Vogelstein and colleagues sequenced all the genes in the Reference Sequence database (a consolidated collection consisting of most human gene sequences) from 11 breast and 11 colorectal tumours. Of the 18,191 genes they sequenced, 1,718 had a non-silent mutation in at least one tumour sample. However, most of these are likely to be passenger mutations — ones that are not causally involved in tumorigenesis but which have arisen in clones that subsequently acquired causal mutations. The authors used a two-stage design that included investigation of 24 to 120 additional tumour samples to help identify genes that are most likely to be causal. By this method, they identified 280 candidate cancer genes.

In addition to analysing these candidates on a gene-by-gene basis, the authors classified them into pathways. Mutations affecting the phosphatidylinositol 3-kinase (PI3K) pathway were particularly common although, interestingly, different parts of the pathway were mutated in breast and colorectal tumours. The overall picture of the genomic landscape of cancer that emerged from this study was that, although there may be some genes that are mutated in many tumours (such as TP53 ), most of the candidate cancer genes were mutated at relatively low frequencies — typically in fewer than 5% of tumours.

Meyerson and colleagues used SNP arrays to look at copy-number alterations in 371 lung cancer samples. Alterations in copy number at each of the 238,000 SNPs were assessed by measuring the intensity of hybridization compared with a sample of normal genomic DNA.

Most chromosomal arms underwent deletion or amplification in a large proportion of samples, with 10 large segments being frequently amplified and 16 deleted. However, with these large segments, it is difficult to pinpoint the gene whose deletion or amplification is causal, so the authors then focused on smaller gains and losses. Common deletions occurred in the regions containing known cancer-associated genes CDKN2A , CDKN2B , PTEN and RB1 . Another commonly deleted region contained the gene PTPRD , which encodes a tyrosine phosphatase; the authors found PTPRD mutations in several samples that they sequenced.

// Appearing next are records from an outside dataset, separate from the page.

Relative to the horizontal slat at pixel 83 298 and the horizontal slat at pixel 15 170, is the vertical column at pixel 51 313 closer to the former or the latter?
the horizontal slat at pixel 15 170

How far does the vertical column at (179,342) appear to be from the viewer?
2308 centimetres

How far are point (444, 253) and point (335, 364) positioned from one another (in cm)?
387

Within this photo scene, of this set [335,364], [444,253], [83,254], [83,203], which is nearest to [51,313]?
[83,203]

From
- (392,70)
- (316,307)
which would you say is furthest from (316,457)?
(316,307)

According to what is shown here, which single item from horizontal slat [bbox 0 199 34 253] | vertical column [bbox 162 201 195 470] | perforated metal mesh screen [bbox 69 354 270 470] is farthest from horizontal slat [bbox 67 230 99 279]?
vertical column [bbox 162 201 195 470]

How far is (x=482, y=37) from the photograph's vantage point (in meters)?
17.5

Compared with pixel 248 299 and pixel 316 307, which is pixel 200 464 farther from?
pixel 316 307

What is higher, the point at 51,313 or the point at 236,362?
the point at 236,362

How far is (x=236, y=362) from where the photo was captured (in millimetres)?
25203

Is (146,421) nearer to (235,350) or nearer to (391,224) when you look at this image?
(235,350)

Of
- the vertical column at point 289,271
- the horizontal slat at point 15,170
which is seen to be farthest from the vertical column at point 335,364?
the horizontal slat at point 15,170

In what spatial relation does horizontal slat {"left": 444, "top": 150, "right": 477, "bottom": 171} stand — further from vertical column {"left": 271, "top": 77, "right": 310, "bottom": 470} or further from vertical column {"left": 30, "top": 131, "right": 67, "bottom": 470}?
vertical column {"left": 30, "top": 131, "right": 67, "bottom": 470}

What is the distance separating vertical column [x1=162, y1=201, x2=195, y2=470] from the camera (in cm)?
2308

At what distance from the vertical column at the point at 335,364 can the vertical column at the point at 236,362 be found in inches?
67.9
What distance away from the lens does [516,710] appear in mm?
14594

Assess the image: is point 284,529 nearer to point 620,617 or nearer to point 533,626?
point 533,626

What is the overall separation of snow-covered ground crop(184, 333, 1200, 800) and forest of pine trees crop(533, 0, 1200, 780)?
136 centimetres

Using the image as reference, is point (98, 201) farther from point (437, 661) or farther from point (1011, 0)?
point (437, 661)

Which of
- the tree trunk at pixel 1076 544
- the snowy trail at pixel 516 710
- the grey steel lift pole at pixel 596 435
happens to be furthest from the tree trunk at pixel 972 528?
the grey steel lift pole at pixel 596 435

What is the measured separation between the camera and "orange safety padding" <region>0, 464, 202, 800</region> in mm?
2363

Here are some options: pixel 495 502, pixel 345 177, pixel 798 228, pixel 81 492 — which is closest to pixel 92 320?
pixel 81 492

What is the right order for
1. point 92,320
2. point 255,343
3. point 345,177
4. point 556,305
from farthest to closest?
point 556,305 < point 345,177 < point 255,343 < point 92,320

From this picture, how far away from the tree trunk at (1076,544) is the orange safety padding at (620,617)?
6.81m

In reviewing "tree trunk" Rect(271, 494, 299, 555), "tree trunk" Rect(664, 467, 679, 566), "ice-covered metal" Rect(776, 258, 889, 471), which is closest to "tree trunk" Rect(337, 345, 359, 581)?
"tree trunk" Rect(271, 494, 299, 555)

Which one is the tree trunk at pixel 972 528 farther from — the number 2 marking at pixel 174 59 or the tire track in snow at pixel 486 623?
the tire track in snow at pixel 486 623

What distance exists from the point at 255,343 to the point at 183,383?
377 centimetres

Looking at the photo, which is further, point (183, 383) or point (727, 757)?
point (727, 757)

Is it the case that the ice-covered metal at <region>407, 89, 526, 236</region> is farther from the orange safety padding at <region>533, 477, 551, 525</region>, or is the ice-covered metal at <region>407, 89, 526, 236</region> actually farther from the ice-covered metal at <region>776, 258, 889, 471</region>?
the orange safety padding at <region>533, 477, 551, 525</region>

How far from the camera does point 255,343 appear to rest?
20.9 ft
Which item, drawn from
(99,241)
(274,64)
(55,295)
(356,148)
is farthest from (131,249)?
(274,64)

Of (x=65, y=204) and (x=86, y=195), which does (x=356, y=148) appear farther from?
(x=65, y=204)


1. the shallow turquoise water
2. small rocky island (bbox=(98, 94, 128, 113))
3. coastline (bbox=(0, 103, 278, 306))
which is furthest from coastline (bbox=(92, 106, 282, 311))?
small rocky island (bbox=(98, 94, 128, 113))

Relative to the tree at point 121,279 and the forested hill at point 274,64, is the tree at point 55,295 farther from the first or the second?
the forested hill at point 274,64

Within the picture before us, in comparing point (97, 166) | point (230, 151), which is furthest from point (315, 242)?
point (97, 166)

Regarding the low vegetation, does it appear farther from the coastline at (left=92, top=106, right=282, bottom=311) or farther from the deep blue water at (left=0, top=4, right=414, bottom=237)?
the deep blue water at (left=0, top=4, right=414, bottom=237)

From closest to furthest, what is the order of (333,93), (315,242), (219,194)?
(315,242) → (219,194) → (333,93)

Some of the amplifications were in known oncogenes such as EGFR , KRAS and ERBB2 , but others were not; for example, most common amplification involved a region containing MBIP and NKX2-1 . RNAi knockdown of NKX2-1 but not of MBIP reduced the ability of cells to grow in an anchorage-independent manner, suggesting that NKX2-1 is a novel oncogene. Interestingly, NKX2-1 is a lineage-determining factor for lung alveolar cells.

These two studies demonstrate that many cancer-associated genes remain to be identified, and that many of them will be important in a relatively small proportion of tumours. Genomic technologies such as sequencing and SNP arrays offer efficient means of identifying these genes.